(CNN) -- The United States is fighting enemies in Iraq, Afghanistan and extremist cells around the world, but there is a much deadlier domestic threat facing President Barack Obama.
Nurses in Los Angeles rally for a universal single-payer healthcare system.
It's the fact that nearly 50 million Americans haven't got enough money to see a doctor when they're sick.
By one government estimate 18,000 people die unnecessarily for lack of medical care every year, many times more than terrorists or soldiers target.
"Our healthcare system is broken," Obama said this week.
Most industrialized countries addressed the problem decades ago, but the U.S. is determined to avoid the most common remedy -- a government healthcare or health insurance system.
The U.S. already has government insurance to pay for the poor and the elderly. But to a lot of Americans, especially Republicans, extending that protection to everyone else seems like "socialism." They don't trust Washington to handle their health.
So most Americans pay for healthcare privately, usually with insurance purchased where they work. If they can't pay, they don't get it. The result is an enormous, profitable and powerful industry that has successfully fought reform.
Obama isn't really trying to change the system. He wants to find a way to enlarge it, to get insurance for the millions who don't have it. The president has a plan and met with Congressional Democrats this week, urging them to write it into law by the end of the year.
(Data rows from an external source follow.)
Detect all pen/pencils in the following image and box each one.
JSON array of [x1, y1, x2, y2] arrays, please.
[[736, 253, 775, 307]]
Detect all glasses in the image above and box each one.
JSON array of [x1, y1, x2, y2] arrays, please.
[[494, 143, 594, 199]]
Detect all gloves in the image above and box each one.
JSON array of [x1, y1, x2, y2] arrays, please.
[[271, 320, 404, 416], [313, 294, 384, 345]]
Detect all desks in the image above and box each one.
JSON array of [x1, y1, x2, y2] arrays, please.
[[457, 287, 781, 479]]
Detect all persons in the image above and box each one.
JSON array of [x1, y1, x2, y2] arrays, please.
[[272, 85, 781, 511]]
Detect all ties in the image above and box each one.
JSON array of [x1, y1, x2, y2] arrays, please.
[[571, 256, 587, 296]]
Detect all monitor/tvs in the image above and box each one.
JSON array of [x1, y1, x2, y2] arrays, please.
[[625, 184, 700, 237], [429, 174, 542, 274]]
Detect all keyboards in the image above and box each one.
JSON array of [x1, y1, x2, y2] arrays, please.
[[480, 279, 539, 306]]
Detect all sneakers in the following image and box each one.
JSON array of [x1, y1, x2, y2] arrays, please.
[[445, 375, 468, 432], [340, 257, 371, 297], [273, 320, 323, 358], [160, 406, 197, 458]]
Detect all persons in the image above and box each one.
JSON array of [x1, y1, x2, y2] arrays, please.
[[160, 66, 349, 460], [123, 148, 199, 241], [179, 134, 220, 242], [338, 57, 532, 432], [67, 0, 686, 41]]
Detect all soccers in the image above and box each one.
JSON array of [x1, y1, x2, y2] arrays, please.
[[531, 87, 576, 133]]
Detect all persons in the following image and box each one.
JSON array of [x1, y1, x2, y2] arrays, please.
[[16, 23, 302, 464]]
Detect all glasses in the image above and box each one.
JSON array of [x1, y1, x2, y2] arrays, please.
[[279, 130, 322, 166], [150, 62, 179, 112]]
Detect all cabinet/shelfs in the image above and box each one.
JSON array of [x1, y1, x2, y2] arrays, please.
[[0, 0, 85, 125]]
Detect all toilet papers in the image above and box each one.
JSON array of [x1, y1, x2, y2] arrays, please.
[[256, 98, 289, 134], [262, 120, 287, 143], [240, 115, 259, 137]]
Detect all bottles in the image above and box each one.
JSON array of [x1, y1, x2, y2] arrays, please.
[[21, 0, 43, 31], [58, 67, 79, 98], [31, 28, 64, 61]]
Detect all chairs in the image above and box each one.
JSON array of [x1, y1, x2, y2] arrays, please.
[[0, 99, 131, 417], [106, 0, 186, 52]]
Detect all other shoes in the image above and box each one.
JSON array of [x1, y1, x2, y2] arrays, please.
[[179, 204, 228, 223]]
Several presidents have tried before and failed, but the politics may be more promising now. With the economy in such deep trouble, more Americans are afraid of losing their job and the healthcare that comes with it. Some medical organizations and industries have also announced that this time, they'll cooperate.
That leaves one big problem. Washington would have to find a lot of money: by most estimates, well more than a trillion dollars in the first 10 years. Obama's administration is already spending and borrowing record amounts.
People around the world remember some of Obama's big promises -- to withdraw from Iraq and close Guantanamo Bay. But healthcare reform will actually have a much bigger impact on most U.S. voters and they are expecting the president to deliver.